** Text passage follows **

What is evangelism?
Professor C.H. Dodd in his ‘The Apostolic Preaching and its Developments’ has done the whole church service by pointing out that only one kind of preaching is evangelism although there were teachers, catechists and evangelists in the first century church. “For the Early Church, then to preach was by no means the same thing as to deliver moral instructions or exhortations. While the Church was concerned to hand on its teaching of the Lord, it was not by this that it made converts. It was by kerygma, says Paul (not by didache), that it pleased God to save men …… Much of our preaching in church at the present day would not have been recognised by early Christians as kerygma. It is teaching, or exhortation, or it is what they called homilia, that is, the more or less informal discussion of various aspects of Christian life and thought, addressed to a congregation already established in the faith.” Are the missionaries of the future to be missionaries of Christ or missionaries of the Christian civilisation of the West? Do the missionaries of our Christian churches go out to proclaim to the world the unique and divine fact of the Incarnation or to carry to the non-Christian world the benefits of education, medicine, generally humanitarian values, which have grown up in our civilisation under the stimulus and guidance of the Christian faith?
Now this primary message of evangelism was confined to a few basic facts. Paul calls it the word of the Cross. It was Christ and Him crucified not the wide periphery but the very heart of the Gospel message.
The Encyclopaedia Britannica states: “Evangelism stands for a certain interpretation of Christianity emphasising the objective atonement of Christ, the necessity of new birth or conversion and salvation through faith. This is a fair statement of the essentials of the evangel. Paul made this very message central and primary in 1 Corinthians 15:1-2.

** End of Text passage **
** Data for review follows **

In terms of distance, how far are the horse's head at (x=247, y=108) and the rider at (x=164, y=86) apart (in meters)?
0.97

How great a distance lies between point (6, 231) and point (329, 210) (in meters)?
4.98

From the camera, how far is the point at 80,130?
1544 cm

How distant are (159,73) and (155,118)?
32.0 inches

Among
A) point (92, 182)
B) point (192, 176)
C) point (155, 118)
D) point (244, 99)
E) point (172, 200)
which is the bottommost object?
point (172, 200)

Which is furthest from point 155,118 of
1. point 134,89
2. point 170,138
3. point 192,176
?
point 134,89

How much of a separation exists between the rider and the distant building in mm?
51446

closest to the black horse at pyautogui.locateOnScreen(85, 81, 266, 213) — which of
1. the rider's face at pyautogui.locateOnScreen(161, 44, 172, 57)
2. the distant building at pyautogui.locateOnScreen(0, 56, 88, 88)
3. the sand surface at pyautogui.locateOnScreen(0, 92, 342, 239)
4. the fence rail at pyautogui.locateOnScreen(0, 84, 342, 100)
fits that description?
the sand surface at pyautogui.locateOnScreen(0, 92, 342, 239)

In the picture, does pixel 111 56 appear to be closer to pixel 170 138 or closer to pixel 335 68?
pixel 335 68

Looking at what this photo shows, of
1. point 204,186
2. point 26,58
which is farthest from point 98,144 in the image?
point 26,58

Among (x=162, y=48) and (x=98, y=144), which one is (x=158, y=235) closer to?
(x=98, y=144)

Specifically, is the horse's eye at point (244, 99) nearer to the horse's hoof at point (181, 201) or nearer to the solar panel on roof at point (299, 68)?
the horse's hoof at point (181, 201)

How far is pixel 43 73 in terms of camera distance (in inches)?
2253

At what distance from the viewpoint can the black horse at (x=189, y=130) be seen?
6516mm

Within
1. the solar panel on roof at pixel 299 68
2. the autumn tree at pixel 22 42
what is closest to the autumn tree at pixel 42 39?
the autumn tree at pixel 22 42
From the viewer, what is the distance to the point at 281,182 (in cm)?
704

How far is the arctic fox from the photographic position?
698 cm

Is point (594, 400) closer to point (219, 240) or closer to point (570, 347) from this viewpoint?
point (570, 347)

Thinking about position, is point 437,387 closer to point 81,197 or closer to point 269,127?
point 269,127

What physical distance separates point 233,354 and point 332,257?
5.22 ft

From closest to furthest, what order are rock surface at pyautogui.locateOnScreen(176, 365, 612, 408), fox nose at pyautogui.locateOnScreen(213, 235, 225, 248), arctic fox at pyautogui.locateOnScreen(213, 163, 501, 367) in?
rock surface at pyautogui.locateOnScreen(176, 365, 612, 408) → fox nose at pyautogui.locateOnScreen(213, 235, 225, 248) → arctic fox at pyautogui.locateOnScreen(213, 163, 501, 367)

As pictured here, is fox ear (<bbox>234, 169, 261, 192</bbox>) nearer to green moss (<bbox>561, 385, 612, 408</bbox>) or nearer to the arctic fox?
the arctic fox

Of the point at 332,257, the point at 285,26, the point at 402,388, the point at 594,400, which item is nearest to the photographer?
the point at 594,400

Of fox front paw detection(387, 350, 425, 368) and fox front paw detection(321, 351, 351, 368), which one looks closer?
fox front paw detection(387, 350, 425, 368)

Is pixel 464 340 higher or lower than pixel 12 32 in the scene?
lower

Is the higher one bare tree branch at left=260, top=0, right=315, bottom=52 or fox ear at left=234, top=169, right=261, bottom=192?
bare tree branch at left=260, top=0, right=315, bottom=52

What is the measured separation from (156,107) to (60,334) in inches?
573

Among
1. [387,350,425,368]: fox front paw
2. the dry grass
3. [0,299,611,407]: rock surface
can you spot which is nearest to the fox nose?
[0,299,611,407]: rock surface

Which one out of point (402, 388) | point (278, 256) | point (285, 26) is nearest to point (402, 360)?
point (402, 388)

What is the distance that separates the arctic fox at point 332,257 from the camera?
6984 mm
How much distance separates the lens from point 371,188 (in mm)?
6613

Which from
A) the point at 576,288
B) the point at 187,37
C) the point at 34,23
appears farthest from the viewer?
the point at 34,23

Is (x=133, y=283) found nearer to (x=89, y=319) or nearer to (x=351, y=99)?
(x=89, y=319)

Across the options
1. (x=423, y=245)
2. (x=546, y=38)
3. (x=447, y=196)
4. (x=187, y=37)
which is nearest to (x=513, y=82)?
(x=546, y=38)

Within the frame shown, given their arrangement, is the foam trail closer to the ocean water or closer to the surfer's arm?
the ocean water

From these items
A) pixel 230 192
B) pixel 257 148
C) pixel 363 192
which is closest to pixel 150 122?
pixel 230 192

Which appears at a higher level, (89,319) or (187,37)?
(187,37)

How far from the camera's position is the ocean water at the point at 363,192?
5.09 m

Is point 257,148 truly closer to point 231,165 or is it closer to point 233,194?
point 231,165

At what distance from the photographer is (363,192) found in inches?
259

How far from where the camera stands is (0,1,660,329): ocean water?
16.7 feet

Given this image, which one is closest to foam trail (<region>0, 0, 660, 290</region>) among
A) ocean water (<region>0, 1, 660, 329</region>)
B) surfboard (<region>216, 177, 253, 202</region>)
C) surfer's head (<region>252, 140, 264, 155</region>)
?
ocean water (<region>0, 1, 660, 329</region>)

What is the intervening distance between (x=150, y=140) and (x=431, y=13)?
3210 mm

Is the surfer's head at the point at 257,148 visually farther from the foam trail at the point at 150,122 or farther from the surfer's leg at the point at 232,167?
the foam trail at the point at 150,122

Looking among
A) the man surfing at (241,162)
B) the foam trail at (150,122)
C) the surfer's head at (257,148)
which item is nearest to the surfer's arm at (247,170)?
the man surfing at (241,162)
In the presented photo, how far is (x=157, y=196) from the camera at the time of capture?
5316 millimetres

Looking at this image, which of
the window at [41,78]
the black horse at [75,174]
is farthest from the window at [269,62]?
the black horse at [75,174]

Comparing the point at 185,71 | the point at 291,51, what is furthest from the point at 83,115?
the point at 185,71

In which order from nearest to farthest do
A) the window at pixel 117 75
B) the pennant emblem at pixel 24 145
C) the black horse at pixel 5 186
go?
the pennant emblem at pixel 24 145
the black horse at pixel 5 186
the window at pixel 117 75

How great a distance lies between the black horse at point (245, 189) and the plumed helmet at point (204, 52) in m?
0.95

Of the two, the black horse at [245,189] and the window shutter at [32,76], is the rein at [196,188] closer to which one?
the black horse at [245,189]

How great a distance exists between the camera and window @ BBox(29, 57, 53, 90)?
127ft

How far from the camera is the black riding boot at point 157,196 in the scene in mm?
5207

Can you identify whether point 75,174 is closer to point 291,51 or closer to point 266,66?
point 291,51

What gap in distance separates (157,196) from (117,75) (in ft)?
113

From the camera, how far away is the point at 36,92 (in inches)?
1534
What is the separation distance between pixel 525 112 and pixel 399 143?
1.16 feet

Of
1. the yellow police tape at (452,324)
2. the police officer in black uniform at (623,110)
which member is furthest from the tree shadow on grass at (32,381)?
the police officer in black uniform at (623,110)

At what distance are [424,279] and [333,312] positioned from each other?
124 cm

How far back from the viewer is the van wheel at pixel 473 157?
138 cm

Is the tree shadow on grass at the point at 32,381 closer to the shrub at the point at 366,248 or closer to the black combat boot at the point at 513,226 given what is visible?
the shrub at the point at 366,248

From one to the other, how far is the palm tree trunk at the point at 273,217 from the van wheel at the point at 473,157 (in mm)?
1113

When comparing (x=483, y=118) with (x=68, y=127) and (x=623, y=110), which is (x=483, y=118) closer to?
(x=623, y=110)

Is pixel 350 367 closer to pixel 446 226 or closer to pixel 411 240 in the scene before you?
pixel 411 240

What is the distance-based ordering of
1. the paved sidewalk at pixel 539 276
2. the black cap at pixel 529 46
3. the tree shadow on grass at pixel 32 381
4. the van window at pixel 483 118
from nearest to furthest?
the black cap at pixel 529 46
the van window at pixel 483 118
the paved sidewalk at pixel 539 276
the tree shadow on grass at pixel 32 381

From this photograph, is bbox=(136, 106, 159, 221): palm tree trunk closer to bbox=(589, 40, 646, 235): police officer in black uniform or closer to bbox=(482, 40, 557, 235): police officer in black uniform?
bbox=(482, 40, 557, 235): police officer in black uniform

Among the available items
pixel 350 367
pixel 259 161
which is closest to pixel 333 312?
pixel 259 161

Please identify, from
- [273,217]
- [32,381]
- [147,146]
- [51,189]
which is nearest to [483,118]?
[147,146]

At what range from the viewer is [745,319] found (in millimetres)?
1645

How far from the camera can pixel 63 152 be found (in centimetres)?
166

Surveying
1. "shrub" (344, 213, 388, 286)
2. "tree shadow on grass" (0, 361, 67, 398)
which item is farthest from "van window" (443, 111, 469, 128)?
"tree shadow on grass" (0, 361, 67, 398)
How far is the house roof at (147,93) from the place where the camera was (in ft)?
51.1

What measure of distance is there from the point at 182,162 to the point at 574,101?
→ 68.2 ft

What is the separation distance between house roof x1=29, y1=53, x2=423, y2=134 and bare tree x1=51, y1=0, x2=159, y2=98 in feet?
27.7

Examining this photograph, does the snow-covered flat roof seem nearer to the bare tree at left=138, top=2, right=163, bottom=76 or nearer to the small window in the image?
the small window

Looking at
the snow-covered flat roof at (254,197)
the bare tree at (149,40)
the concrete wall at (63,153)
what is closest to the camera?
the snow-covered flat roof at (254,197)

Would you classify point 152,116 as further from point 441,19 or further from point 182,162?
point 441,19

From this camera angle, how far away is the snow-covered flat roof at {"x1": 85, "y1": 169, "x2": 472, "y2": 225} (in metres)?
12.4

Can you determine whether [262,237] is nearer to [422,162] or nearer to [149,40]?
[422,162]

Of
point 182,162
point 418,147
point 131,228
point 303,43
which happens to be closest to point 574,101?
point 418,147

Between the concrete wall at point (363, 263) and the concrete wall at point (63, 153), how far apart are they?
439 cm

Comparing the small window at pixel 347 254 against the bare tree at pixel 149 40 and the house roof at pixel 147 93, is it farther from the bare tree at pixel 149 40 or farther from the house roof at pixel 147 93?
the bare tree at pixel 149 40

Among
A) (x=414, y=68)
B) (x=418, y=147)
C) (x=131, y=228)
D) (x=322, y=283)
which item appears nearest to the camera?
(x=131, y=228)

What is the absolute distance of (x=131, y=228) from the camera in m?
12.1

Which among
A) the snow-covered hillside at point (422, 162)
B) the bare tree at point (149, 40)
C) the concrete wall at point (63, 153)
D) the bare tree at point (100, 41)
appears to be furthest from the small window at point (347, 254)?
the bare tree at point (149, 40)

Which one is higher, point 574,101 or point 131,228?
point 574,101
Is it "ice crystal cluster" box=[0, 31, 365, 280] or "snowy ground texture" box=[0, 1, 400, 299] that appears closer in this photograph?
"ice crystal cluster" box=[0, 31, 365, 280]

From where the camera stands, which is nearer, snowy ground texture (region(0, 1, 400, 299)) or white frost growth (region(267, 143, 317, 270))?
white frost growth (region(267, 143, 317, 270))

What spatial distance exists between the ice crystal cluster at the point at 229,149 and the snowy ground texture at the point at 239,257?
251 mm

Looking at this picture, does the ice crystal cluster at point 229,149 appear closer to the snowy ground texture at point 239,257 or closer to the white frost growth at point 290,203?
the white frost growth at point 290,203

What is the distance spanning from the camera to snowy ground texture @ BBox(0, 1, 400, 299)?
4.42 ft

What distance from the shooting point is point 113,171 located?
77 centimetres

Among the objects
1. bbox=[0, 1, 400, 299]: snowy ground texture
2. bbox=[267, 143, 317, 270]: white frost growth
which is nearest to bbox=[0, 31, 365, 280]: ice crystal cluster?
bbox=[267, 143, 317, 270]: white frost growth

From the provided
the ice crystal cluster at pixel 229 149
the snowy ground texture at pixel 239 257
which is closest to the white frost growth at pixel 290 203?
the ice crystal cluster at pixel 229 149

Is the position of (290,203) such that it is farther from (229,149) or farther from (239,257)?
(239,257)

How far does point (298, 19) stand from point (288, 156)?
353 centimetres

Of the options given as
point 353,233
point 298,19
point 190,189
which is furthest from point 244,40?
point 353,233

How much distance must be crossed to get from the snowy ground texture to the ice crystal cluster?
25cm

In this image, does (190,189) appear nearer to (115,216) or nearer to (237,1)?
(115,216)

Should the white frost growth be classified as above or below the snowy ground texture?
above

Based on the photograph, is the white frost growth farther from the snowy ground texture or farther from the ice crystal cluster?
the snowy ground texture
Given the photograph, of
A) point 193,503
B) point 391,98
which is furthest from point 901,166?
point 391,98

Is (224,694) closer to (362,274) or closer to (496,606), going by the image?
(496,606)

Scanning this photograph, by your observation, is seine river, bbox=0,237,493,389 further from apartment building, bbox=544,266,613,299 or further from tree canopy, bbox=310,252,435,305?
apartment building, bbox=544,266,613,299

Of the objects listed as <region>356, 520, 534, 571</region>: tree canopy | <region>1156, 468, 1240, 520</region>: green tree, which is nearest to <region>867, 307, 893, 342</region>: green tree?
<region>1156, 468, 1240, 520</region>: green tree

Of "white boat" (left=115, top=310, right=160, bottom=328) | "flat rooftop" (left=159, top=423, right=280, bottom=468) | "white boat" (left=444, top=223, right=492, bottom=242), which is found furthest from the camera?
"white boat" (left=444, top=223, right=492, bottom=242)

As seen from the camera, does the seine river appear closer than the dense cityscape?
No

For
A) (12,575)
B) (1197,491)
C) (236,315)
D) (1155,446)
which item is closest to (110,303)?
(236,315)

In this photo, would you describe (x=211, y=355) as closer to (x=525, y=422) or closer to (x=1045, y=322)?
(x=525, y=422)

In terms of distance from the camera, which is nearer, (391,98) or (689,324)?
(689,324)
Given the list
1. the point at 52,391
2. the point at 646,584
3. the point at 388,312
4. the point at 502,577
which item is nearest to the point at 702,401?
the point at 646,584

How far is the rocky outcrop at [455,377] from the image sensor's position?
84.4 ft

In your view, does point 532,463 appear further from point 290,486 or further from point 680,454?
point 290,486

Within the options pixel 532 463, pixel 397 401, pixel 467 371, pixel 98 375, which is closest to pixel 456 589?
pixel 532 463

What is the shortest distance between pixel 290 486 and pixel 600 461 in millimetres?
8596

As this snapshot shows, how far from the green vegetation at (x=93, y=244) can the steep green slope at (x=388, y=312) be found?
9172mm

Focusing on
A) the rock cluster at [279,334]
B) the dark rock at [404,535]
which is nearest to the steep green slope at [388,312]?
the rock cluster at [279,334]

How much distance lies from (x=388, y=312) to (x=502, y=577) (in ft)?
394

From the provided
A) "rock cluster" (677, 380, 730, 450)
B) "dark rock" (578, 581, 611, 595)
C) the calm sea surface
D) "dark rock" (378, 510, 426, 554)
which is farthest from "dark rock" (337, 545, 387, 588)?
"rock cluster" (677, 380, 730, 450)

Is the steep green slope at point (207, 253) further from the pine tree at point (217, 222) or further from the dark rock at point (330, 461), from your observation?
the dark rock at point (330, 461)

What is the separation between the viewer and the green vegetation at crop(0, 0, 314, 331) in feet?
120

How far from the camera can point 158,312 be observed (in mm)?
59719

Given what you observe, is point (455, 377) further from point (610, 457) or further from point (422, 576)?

** End of Data for review **

◆ **Problem**
Continue the passage on evangelism from where it stops, following its last sentence.

◆ **Answer to the problem**
> “Now brothers, I would have you know the gospel I once preached to you, the gospel you received, the gospel in which you have your footing, the gospel by which you are saved provided you adhere to my statement of it unless indeed your faith was all haphazard” (Moffat’s translation).
And what then is this message of good news, this gospel: > “That Christ died for our sins as the scriptures has said, that he was buried and that he rose on the third day.”
There is no other evangel than these historic facts and their tremendous implications. Any kind of evangelism that is silent in this respect is no evangelism at all. If Christ died for our sins, His death was a reality and His resurrection confirms its necessity and validity as the only atonement for sin. The Cross is the one central message and method and power of Christianity.
We are sent not to preach sociology but salvation; not economics but evangelism; not reform but redemption; not culture but conversion; not progress but pardon; not the new social order but the new birth; not revolution but regeneration; not renovation but revival; not resuscitation but resurrection; not a new organisation but a new creation; not democracy but the Gospel; not civilisation but Christ. We are ambassadors not diplomats.
It is time that a protest is made against the misuse of the word evangelism. It has only one etymological, New Testament, historical and theological connotation, namely, to tell the good news of One who came to earth to die on the cross for us; who rose again and ever lives to intercede for those who repent and believe the Gospel. To evangelise is to win disciples, to become fishers of men, to carry the gospel message directly to all nations.
Even prayer, private and public is not evangelism and should not be its substitute. We all pray for our children and grandchildren. But do we ever evangelise them? It is so much easier to talk about them to Christ than to talk to them about Christ.